Ich bin nicht verwaist auf Erden, solange dieser Mann lebt hinieden.’

 

De biografie van Gorki door Grusdew is slecht, voor twee derde althans. Wel-beschouwd is het laatste part eveneens slecht, maar dat valt minder op: de op zichzelf fascineerende feiten, evenementen van meer actueelen, politieken aard blijven boeiend zelfs in een slecht verslag.
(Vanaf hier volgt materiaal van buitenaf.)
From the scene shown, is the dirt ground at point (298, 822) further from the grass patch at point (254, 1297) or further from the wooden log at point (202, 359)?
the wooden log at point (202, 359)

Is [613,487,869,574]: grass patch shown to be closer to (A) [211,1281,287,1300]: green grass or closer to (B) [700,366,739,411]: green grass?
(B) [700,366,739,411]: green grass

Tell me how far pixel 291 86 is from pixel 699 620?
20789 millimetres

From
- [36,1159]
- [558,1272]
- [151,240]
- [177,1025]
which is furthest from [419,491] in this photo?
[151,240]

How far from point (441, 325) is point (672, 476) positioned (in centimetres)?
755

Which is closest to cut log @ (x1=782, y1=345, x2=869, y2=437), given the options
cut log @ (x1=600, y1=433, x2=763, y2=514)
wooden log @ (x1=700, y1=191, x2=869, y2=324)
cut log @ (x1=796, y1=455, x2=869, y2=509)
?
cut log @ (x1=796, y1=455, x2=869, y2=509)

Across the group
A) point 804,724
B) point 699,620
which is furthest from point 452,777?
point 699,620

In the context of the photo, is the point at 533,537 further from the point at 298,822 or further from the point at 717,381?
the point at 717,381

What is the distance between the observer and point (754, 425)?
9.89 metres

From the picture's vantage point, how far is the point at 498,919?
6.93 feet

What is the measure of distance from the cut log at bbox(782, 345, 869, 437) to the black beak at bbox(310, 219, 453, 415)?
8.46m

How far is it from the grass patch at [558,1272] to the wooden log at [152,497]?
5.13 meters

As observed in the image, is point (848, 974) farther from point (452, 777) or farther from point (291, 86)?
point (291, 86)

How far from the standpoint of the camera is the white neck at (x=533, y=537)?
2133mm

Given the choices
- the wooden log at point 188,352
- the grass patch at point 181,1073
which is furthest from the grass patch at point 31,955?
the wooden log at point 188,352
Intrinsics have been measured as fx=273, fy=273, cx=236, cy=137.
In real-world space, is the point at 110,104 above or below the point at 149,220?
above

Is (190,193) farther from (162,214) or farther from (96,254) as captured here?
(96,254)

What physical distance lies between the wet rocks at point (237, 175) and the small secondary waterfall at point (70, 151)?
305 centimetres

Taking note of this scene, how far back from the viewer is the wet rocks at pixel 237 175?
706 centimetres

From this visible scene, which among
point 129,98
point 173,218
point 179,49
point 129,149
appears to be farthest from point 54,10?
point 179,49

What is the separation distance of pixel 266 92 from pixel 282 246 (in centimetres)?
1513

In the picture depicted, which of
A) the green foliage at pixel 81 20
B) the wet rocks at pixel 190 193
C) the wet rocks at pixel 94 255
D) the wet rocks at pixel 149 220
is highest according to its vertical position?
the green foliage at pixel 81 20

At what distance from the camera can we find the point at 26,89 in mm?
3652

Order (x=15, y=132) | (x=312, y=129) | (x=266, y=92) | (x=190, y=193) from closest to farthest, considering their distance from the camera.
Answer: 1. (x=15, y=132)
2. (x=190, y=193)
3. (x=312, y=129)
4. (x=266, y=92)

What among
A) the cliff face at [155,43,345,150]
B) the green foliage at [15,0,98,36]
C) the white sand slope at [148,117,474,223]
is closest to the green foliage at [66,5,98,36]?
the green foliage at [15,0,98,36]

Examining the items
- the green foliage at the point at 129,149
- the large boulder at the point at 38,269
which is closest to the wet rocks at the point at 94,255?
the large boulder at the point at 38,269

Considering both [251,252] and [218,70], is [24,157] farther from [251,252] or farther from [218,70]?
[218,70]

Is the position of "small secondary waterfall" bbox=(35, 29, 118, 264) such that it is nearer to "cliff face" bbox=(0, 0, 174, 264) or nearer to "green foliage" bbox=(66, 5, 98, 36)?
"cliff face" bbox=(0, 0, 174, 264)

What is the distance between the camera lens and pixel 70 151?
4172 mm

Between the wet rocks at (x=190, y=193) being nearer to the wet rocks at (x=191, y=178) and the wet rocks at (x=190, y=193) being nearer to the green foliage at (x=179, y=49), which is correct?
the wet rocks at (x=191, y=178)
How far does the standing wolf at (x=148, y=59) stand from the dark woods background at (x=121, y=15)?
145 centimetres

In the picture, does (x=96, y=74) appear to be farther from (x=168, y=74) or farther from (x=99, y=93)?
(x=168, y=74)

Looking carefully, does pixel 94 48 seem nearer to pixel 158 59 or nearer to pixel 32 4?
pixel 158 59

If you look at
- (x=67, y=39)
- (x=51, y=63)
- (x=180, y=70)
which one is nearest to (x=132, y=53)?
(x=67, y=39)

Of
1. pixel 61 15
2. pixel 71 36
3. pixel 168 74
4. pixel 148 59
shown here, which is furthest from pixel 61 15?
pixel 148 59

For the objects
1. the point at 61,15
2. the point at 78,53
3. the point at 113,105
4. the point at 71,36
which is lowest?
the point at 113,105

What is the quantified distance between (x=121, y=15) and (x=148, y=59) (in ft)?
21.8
De fout van Grusdew is die van veel biografen (van auto-biografen vooral): hij denkt dat in het leven van een groot man alle futiliteiten van determineerend of symbolisch belang zijn: een pak slaag, een ongelukkige liefde, een trein die men mist. Een goed biograaf moet kunstenaar zijn: hij moet zijn stof schiften, zijn gegeven met liefde en inzicht doordringen, het leven, dat hij beschrijft samenvatten in een fel, essentieel beeld. Grusdew verzuimt dat: men zièt niets, men begrijpt niets. Waarom zwierf Gorki? Waarom werd en was hij marxist, communist? In hoever was hij dat? Terwille van zichzelf, van het wereld-proleratiaat, van Rusland? Ongetwijfeld zijn de diepste drijfveeren van individuen en collectiviteiten nauwelijks te peilen, maar waag dan een hypothese, een gooi, een greep! en maak van een levend leven geen amechtige schim. Maak van Gorki zeer hardnekkig ùw Gorki, maar geen - uit karakterlooze objectiviteit - x-beliebig individu. Grusdew heeft een prachtig gegeven totaal verknoeid.

H. MARSMAN.

B. de Ligt, Nieuwe Vormen van Oorlog en hoe die te bestrijden. ‘De Tijdstroom’, 1927, 123 p.

Barthélémy de Ligt, Contre la guerre nouvelle. Préface de Marianne Rauze. Paris, Rivière, 1928, 235 p.

De laatste tien jaar zijn er van de hand van de Ligt een groot aantal publicaties op antimilitaristisch gebied verschenen. Men vindt hier een en ander in zijn ‘Kerk, Cultuur en Samenleving’ (Arnhem, Van Loghem Slaterus, 1925), aldaar ook, in de autobiographische inleiding een overzicht van de ontwikkeling van de ideeën van den schrijver op dit gebied. In 1921 verscheen zijn, te weinig bekende, ‘De Antimilitaristen en hun Strijdwijzen’ (98 pag.), dat een historisch en theoretisch overzicht geeft van het revolutionaire antimilitairisme. Het werd in zekeren zin aangevuld door de cultuur-historische inleiding van J. Giesen's boek over ‘Het Antimilitarisme van de Daad in Nederland’.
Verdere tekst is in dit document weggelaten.